On August 6, 2015, Winthrop Realty Trust (the “Trust”) issued a press release announcing its financial results for the three months ended June 30, 2015.  A copy of the release is furnished as Exhibit 99.1 to this Report on Form 8-K.
 
The information in this section of this Report on Form 8-K and Exhibit 99.1 attached hereto shall not be deemed “filed” for the purposes of Section 18 of the Securities Exchange Act of 1934, nor shall it be deemed incorporated by reference in any filing under the Securities Act of 1933, except as shall be expressly set forth by specific reference in such filing.

Item 7.01. 
Regulation FD Disclosure.

On August 6, 2015, the Trust made available supplemental information, which the Trust refers to as the Supplemental Reporting Package.  A copy of the Supplemental Reporting Package is furnished herewith as Exhibit 99.2 and is available at the Trust’s website, www.winthropreit.com under the “Investor Relations” tab.

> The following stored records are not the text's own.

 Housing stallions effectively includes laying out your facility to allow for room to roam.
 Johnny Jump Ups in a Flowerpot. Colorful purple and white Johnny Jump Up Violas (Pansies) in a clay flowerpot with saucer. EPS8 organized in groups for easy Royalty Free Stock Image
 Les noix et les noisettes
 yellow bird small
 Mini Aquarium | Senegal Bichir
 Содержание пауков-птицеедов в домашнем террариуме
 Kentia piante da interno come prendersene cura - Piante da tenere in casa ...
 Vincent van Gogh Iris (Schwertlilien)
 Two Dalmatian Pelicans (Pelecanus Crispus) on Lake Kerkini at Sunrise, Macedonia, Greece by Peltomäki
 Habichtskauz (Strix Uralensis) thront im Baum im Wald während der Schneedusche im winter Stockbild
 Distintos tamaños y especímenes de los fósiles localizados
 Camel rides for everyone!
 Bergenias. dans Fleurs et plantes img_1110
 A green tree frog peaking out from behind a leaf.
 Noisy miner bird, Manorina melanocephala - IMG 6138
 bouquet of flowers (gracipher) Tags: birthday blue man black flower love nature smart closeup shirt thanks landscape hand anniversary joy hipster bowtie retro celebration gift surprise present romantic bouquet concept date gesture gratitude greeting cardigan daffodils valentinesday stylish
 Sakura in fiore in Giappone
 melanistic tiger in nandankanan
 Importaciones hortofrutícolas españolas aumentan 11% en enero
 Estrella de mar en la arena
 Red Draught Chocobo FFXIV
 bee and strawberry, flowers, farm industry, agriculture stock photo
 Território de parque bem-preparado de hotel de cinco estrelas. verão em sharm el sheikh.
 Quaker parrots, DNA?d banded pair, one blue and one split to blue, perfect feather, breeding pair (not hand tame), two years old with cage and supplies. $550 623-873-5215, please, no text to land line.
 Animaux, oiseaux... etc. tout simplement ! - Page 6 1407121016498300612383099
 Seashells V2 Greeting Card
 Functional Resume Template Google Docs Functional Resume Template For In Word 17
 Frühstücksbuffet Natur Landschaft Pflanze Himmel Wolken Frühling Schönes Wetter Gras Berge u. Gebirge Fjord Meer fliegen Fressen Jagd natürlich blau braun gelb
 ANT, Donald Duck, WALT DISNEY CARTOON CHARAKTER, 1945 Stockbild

Also on August 6, 2015, the Trust’s management discussed the Trust’s financial results for the quarter ended June 30, 2015 on a conference call with analysts and investors.  A replay of the conference call is available through September 6, 2015 by dialing (877) 660-6853; conference ID 13613811.  Both a transcript of the conference call and an online replay of the conference call is also available on the Trust’s website at www.winthropreit.com under the “News and Events” tab.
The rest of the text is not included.